After some measurements I figured out that the muting function, which should only operate when FM is selected and mute the tuner output in-between stations, came on intermittently, which muted the phono signal resulting in a fluctuating phono experience.
In combination with the lit tuning lights and the non-zeroed signal strength meter, this suggested that the tuner still had an issue. When I started working on this unit, the tuner did not work at all. It turned out that PCB 6 has a crack which prevented the tuning voltages to be applied to the front end. I jumpered the tuning voltage traces on this PCB and thought I was done after the tuner started working. But not so! After consulting the relevant section of the circuit diagram,
I realized that all these problems would occur if the ground connection of the preset and FM switches were disconnected (left center of diagram). This ground connection becomes active when all FM switches are in their off position. In this case, the signal strength meter ("radicator") and the power supply of the tuning lamps (blue dashed box) are turned off via D25 and D18. A look at the PCB schematics
immediately suggested that the crack in the PCB was a bit longer than I had assumed. Since this part of the board is not easily accessible I was not able to assess the damage initially. The black bar in the above picture indicates the approximate location of the crack. It disconnects the GND/black lead from the FM buttons. It is obvious that this also disconnects the AFC switch. This explained why AFC had no impact on the tuning experience (it helps to find the center of the frequency band for a station).
After I realized the extent of the damage and the number of jumpers that would be necessary to fix these issues, it was obvious that the front panel of the Beomaster needed to be removed a bit for better access to the solder points of this PCB.
So I started to disassemble. It is not too difficult an operation to pull the front plate one inch away from the main PCB. This gives enough access to allow some careful soldering activities on this board. The first step is to remove the 'slide rule'. Once it is removed the screws that hold the front panel to the enclosure can be accessed:
Here a detail shot of the small adjustment wheels that are in the volume and FM dial sliders. They come out easily, i.e. one should be careful when removing the slide rule to not lose them:
After that was done and the four screws were removed, the two PCB clamps (pic below shows one of them below the resistor) that hold #6 to the main PCB #5 needed to be pushed through their holes:
After that was done I carefully pried the front panel away from the main board by an inch or so to gain some access to the top of PCB #6:
The picture shows the jumpers installed (red, blue and grey). After the jumpers were in, I gave it a quick test to make sure everything was fixed. It was. So I put everything back together.
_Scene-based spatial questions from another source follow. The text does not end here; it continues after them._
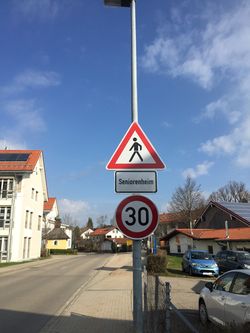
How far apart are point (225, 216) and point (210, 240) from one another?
15.7 feet

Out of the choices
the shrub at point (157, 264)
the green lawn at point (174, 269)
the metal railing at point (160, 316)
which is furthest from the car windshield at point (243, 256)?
the metal railing at point (160, 316)

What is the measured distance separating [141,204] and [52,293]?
12344mm

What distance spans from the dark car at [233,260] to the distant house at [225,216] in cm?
1544

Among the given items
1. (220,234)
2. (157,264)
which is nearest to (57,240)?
(220,234)

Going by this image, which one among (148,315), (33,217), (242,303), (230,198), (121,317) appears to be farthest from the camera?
(230,198)

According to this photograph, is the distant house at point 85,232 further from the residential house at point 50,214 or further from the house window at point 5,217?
the house window at point 5,217

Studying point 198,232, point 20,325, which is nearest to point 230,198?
point 198,232

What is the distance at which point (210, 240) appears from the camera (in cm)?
4397

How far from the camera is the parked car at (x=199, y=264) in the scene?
24516 millimetres

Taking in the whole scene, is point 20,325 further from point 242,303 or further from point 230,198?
point 230,198

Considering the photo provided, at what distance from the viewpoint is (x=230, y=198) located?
84562 millimetres

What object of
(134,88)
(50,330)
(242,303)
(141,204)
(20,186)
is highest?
(20,186)

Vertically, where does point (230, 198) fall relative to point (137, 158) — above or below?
above

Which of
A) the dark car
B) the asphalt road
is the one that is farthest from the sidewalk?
the dark car
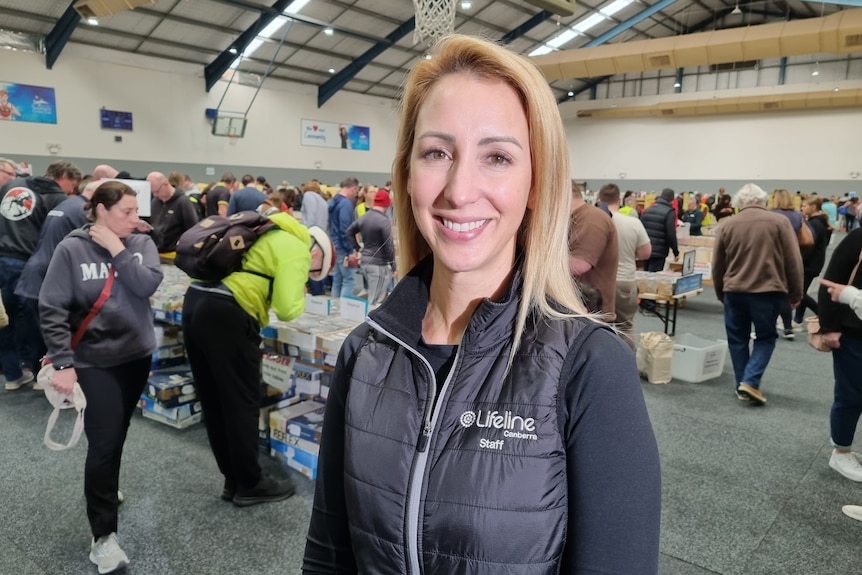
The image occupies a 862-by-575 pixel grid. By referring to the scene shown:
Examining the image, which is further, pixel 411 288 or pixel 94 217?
pixel 94 217

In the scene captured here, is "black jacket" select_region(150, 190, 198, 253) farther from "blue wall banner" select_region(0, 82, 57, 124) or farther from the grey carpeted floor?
"blue wall banner" select_region(0, 82, 57, 124)

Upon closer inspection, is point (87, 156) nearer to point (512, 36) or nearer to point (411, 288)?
point (512, 36)

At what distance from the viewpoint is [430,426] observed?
827 millimetres

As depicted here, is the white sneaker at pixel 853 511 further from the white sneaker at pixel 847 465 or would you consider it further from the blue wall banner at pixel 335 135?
the blue wall banner at pixel 335 135

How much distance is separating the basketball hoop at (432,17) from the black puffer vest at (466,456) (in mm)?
7410

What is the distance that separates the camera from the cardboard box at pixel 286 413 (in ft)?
10.7

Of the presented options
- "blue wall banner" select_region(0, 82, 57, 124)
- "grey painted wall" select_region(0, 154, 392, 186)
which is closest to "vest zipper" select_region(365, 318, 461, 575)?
"grey painted wall" select_region(0, 154, 392, 186)

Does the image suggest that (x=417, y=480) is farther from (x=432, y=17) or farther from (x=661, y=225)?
(x=432, y=17)

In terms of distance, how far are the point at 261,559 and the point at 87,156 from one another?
13803 mm

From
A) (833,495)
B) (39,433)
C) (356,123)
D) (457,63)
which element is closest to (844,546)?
(833,495)

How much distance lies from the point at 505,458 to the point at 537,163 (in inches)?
18.3

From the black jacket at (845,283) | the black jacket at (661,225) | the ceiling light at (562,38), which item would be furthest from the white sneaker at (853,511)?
the ceiling light at (562,38)

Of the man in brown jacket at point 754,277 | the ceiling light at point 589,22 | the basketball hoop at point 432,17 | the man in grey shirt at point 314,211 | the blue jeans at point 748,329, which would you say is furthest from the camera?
the ceiling light at point 589,22

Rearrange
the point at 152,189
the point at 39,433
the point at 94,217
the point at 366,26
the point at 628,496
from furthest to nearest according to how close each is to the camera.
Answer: the point at 366,26 → the point at 152,189 → the point at 39,433 → the point at 94,217 → the point at 628,496
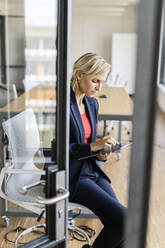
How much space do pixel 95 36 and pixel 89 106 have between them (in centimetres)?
786

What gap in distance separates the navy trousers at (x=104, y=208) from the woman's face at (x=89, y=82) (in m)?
0.45

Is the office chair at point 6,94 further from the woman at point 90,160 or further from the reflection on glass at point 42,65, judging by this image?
the woman at point 90,160

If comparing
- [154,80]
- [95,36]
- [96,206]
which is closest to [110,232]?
[96,206]

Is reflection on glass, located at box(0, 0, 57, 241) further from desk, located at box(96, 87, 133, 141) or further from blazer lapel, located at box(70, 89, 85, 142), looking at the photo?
desk, located at box(96, 87, 133, 141)

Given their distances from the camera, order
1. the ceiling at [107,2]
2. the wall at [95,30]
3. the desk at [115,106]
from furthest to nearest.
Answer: the wall at [95,30] < the ceiling at [107,2] < the desk at [115,106]

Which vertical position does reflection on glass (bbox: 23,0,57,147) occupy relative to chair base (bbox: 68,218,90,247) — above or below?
above

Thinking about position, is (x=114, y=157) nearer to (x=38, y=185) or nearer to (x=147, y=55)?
(x=38, y=185)

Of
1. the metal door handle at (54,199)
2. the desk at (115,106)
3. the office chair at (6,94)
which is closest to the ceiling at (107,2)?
the desk at (115,106)

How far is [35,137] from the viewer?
1824mm

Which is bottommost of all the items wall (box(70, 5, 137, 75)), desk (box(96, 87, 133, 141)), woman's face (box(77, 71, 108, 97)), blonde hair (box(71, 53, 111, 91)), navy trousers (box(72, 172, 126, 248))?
navy trousers (box(72, 172, 126, 248))

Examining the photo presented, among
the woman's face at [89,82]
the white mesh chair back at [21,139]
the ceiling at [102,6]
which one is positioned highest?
the ceiling at [102,6]

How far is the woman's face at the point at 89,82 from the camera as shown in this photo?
1784mm

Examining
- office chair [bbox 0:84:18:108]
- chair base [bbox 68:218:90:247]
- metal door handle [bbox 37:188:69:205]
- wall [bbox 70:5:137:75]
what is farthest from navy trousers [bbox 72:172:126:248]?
wall [bbox 70:5:137:75]

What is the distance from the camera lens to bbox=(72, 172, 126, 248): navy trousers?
5.37 ft
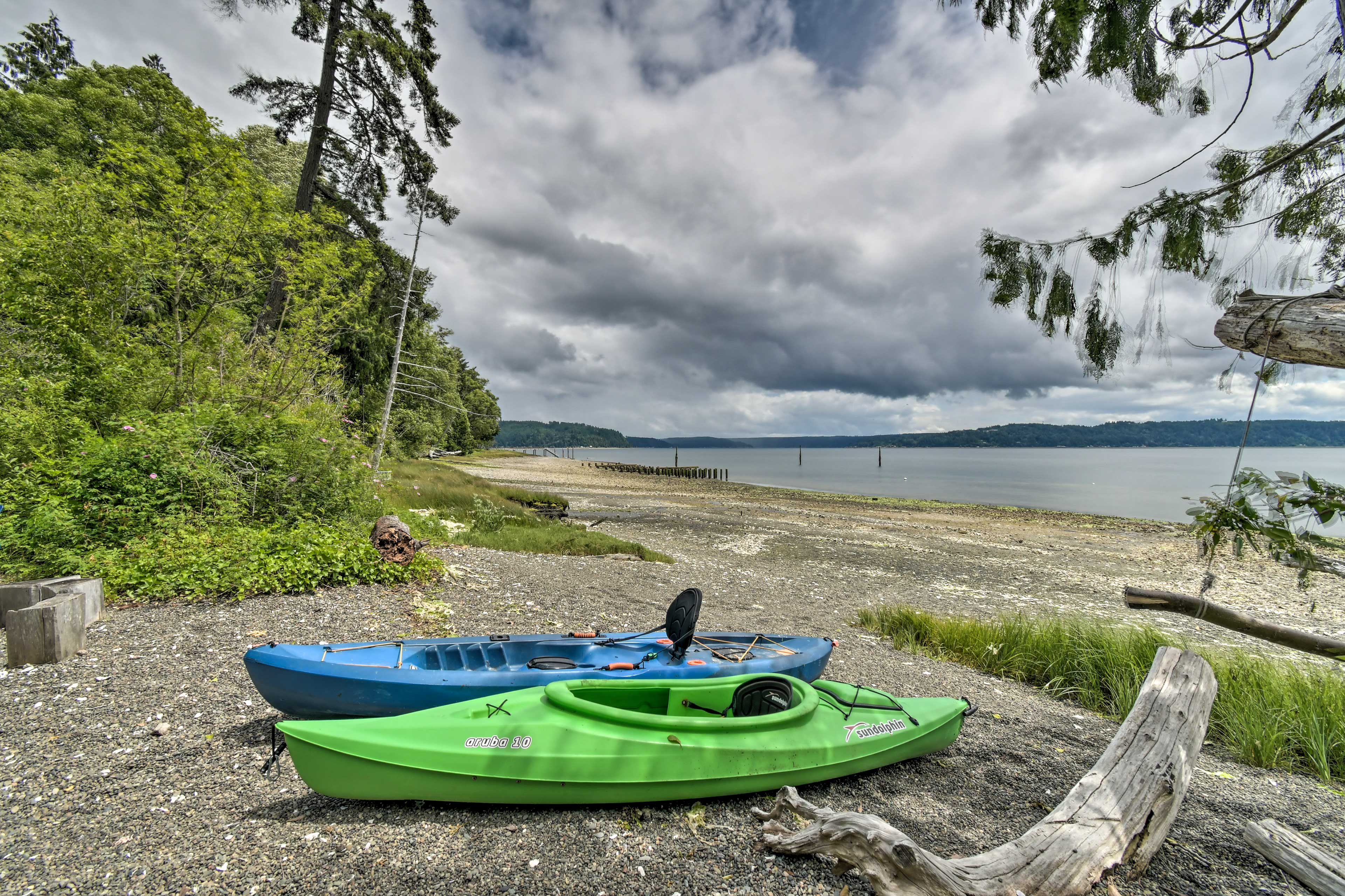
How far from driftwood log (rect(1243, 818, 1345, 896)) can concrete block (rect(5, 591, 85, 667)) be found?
28.3ft

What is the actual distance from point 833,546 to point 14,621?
1727cm

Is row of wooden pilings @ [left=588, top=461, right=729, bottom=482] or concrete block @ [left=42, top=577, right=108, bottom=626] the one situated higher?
concrete block @ [left=42, top=577, right=108, bottom=626]

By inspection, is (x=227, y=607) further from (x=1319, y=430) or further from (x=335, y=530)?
(x=1319, y=430)

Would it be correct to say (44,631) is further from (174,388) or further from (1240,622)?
(1240,622)

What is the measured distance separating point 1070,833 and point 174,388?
11413 mm

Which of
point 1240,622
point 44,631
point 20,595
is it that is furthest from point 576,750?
point 20,595

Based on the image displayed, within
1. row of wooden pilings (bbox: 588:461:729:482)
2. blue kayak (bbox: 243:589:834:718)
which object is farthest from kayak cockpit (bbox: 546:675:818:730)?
row of wooden pilings (bbox: 588:461:729:482)

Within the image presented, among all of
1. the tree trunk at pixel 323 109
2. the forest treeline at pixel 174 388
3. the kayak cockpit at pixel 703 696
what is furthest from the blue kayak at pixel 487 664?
the tree trunk at pixel 323 109

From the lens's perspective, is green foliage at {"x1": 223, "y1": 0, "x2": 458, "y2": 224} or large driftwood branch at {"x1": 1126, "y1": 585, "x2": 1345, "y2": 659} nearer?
large driftwood branch at {"x1": 1126, "y1": 585, "x2": 1345, "y2": 659}

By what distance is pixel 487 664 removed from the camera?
478 centimetres

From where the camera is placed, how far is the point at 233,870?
2.81m

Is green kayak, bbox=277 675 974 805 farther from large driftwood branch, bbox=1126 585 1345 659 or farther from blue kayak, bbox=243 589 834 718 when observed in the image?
large driftwood branch, bbox=1126 585 1345 659

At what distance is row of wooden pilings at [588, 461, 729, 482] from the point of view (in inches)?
2488

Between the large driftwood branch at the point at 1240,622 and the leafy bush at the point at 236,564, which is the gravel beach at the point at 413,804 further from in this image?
the large driftwood branch at the point at 1240,622
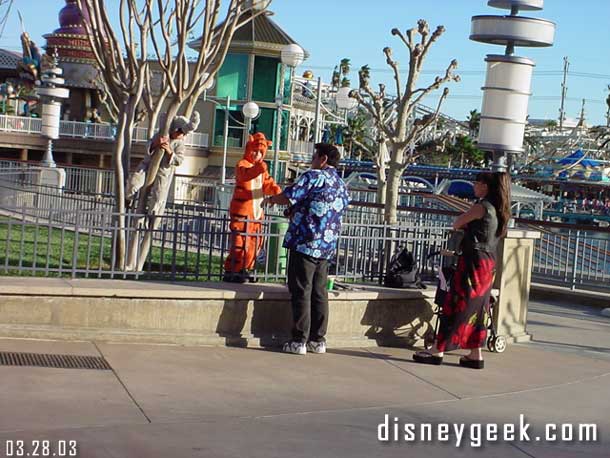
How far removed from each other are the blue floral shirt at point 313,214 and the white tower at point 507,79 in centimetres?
225

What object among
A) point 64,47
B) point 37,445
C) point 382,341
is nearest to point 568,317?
point 382,341

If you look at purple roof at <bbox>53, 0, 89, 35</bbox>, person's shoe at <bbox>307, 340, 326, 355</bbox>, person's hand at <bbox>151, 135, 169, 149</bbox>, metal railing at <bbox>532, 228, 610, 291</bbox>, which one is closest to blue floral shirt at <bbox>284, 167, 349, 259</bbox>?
person's shoe at <bbox>307, 340, 326, 355</bbox>

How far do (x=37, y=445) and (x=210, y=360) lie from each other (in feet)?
9.79

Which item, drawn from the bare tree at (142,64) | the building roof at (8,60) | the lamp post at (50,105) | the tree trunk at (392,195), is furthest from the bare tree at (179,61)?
the building roof at (8,60)

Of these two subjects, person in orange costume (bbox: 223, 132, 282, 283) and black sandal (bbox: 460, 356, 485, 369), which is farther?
person in orange costume (bbox: 223, 132, 282, 283)

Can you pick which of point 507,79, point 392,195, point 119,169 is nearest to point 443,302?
point 507,79

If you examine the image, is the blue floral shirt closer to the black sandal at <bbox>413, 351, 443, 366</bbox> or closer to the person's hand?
the black sandal at <bbox>413, 351, 443, 366</bbox>

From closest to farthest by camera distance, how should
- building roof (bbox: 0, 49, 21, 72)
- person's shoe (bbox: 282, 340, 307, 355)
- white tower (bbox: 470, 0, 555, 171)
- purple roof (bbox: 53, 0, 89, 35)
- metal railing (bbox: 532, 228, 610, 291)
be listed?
1. person's shoe (bbox: 282, 340, 307, 355)
2. white tower (bbox: 470, 0, 555, 171)
3. metal railing (bbox: 532, 228, 610, 291)
4. purple roof (bbox: 53, 0, 89, 35)
5. building roof (bbox: 0, 49, 21, 72)

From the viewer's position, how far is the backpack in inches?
404

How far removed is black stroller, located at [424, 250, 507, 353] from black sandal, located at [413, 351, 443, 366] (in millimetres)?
299

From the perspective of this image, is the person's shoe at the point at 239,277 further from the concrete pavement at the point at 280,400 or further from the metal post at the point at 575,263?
the metal post at the point at 575,263

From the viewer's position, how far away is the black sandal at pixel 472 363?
923 cm

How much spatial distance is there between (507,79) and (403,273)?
7.51 feet

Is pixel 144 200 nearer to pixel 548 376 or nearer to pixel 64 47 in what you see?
pixel 548 376
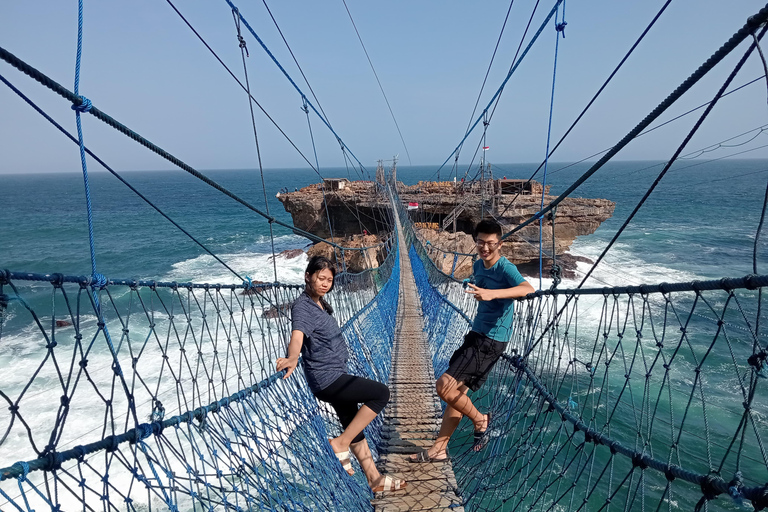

Then I hooked the Beogram 4000 up again and put one of my favorite records on: Miles Davis - In a Silent Way. I have the MoFi reissue, which sounds delicious. Unfortunately, while the muting problem was gone, I realized that the two channels were not balanced. The left channel sounded great, but the right channel had very weak bass. Only higher frequencies made it through. This indicated to me that there may be an issue in the RIAA equalization in the phono pre-amp. Oh well, back to the bench for some more testing!